Smelz rotten, he told Cheri as she pulled the purple hoodie over his head.
Again? Cheri asked him. Beside her, Iris took a tentative sniff of the air. Scarlet itched at her nose, then squeezed her nostrils closed with one hand.
“Dud anybuddy else recognize dat scend?” she asked in a dulled, plugged-up voice.
“It’s sweeter this time,” Cheri said, the realization dawning on her.
“Powderdy.” Scarlet nodded, still pinching her nose.
“But with a soupçon of brussels sprouts . . .”
“BeauTek is dumping soup in duh ribber?” Scarlet gasped.

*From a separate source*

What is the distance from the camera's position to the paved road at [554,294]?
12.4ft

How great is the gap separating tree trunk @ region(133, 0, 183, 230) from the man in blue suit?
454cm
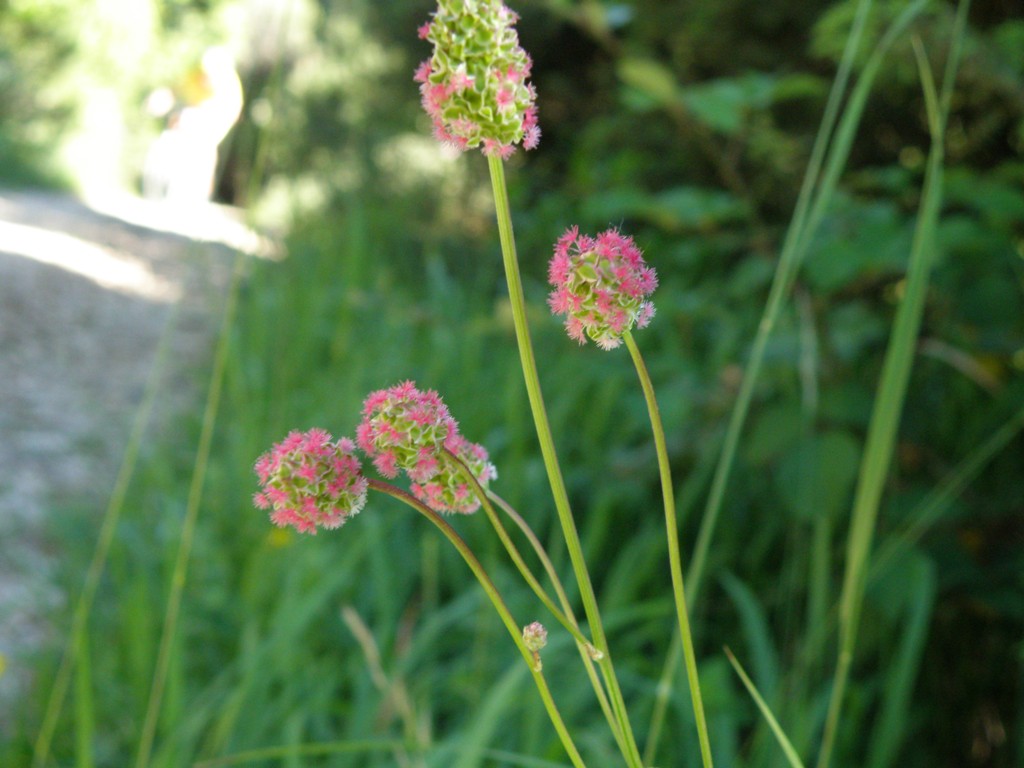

Before Cheri could reply that soupçon was just a sophisticated way of saying “hint,” a raucous splash grabbed their attention. Squinting out toward the Statue of SynchroniCity, the girls spotted three rose-tinted tails slipping below the surface.
“Wud wuz dat?” Scarlet wondered just as three dolphins the color of bubblegum soared up out of the water.
“Pink dolphins?!” Cheri clapped with delight. “Darth, did you see that? Maybe they can hear us!”
While Iris reached for her camera phone and Scarlet watched to see if the three dolphins would leap into the air once more, Cheri sent out her friendliest thoughts. Hello! she said. You look viomazing!